For each of the following activities, run the cell, describe what you observe, and then describe a takeaway or possible remedy to any challenges you observe.

In this intro colab, we are considering the univariate (single variable) case. Here, we are trying to forecast future values of a stream given past values.

Here's a statistical treatment:

**Data Stream**: $x_{0:T-1}$, an array with data for the last T timesteps


**Oracle Forecast**: $\tilde{x}_{T:T+horizon}$ where horizon is how many future steps taken.

**Our Forecast**: $\hat{x}_{T:T+horizon}$ where horizon is how many future steps taken.

**Evaluation Metric**: $\sum_{i \in T}^{T+horizon} |\tilde{x}(i) - \hat{x}(i)| $

In [74]:
#Activity 2: Introduction to simple forecaster & statistical terms

def plot_forecasts(T = 100, horizon=10, aggregation=1):
  orig_data = pd.Series([math.sin(t/10) for t in range(T)])
  x_T = orig_data.groupby(orig_data.index//aggregation).sum()
  orig_oracle = pd.Series([math.sin(t/10) for t in range(T, T+horizon)])
  x_horiz = orig_oracle.groupby(orig_oracle.index//aggregation).sum()
  x_tilde = x_horiz #perfect oracle
  orig_forecast = pd.Series([math.sin((t-1)/10) for t in range(T, T+horizon)]) #using previous prediction for current step
  x_hat = orig_forecast.groupby(orig_forecast.index//aggregation).sum()
  orig_horizon = pd.Series([math.sin((T-1)/10)] * (horizon))
  x_hat_horizon = orig_horizon.groupby(orig_horizon.index//aggregation).sum()
  fig  = go.Figure()
  fig.add_trace(go.Scatter(x = list(range(0, T+1, aggregation)), y=x_T, name='history', marker_color = 'black'))
  fig.add_trace(go.Scatter(x = list(range(int(T), T+horizon, aggregation)), y=x_horiz, name='oracle', marker_color = 'red'))
  fig.add_trace(go.Scatter(x = list(range(int(T), T+horizon, aggregation)), y=x_hat, name='simple forecast (updated)', marker_color = 'purple'))
  fig.add_trace(go.Scatter(x = list(range(int(T), T+horizon, aggregation)), y=x_hat_horizon, name='simple forecast (one-shot)', marker_color = 'mediumpurple'))

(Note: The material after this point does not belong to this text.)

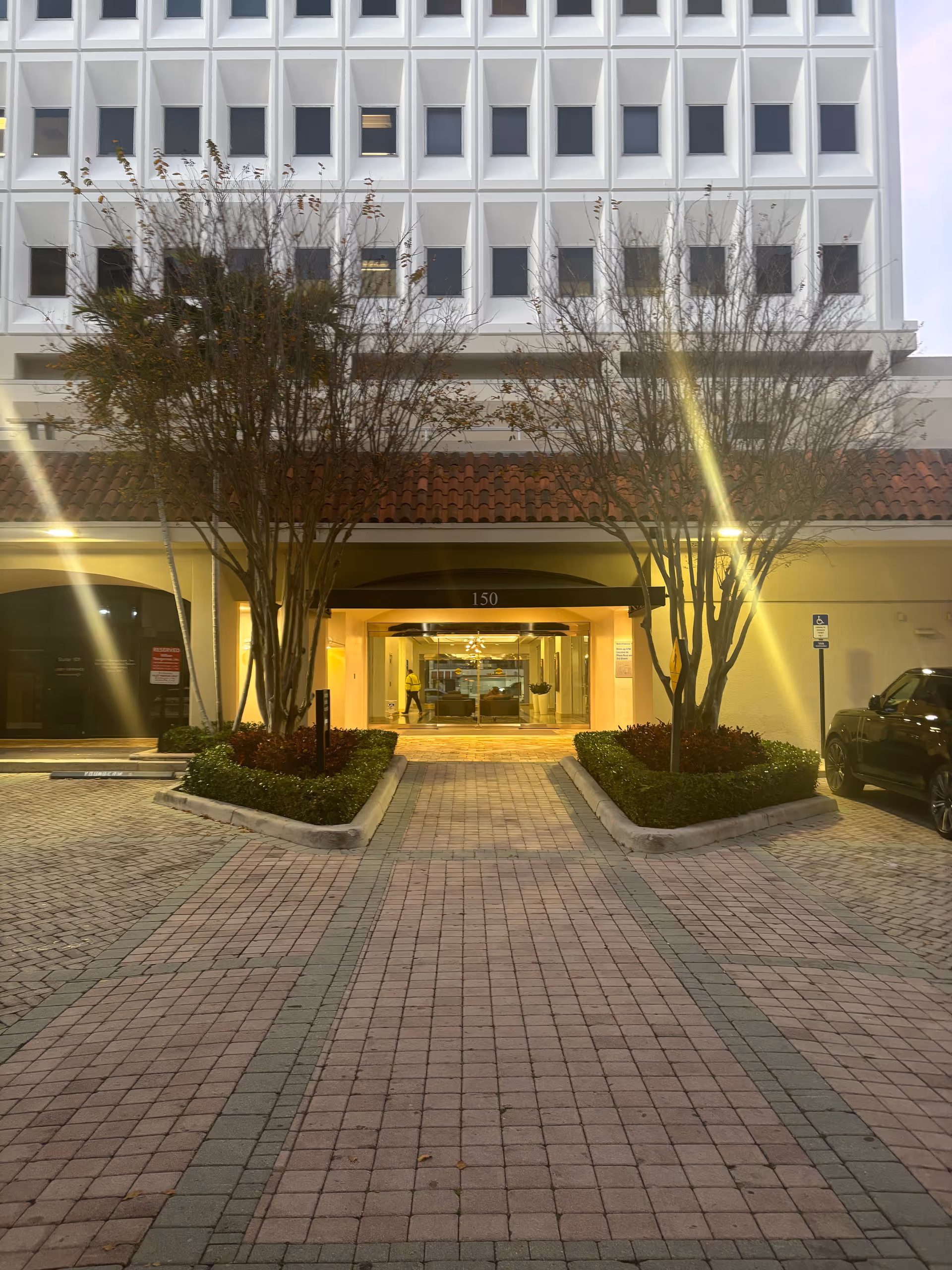 Entrance to Nicmoy Home Care Services, a senior living facility, with landscaped approach.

  fig.update_layout(title='Data Stream', xaxis_title = 'Time', yaxis_title='Value').show(renderer='colab')

  print(f"Error Updated {sum([abs(x-y) for x, y in zip(x_hat, x_tilde)])}")
  print(f"Error One Shot {sum([abs(x-y) for x, y in zip(x_hat_horizon, x_tilde)])}")


plot_forecasts()

Error Updated 0.5379003595310561
Error One Shot 3.6245984696993503


In [78]:
#Activity 3: Impact of data aggregation across two types of models

#Aggregation is combining timesteps - here we use frequency as a proxy for aggregation.
#You can use any positive numbers (integers) up to horizon for the aggregation value - what do you observe
plot_forecasts(horizon = 100, aggregation=1)



Error Updated 6.408256259609609
Error One Shot 63.57533291034759


In [80]:
#Activity 5: Historical data vs. horizon forecasts
#change the value of T vs. horizon - what do you observe? How much data do you need if you know the model? What if you don't have the model?
plot_forecasts(T = 100, horizon = 100)

Error Updated 6.408256259609609
Error One Shot 63.57533291034759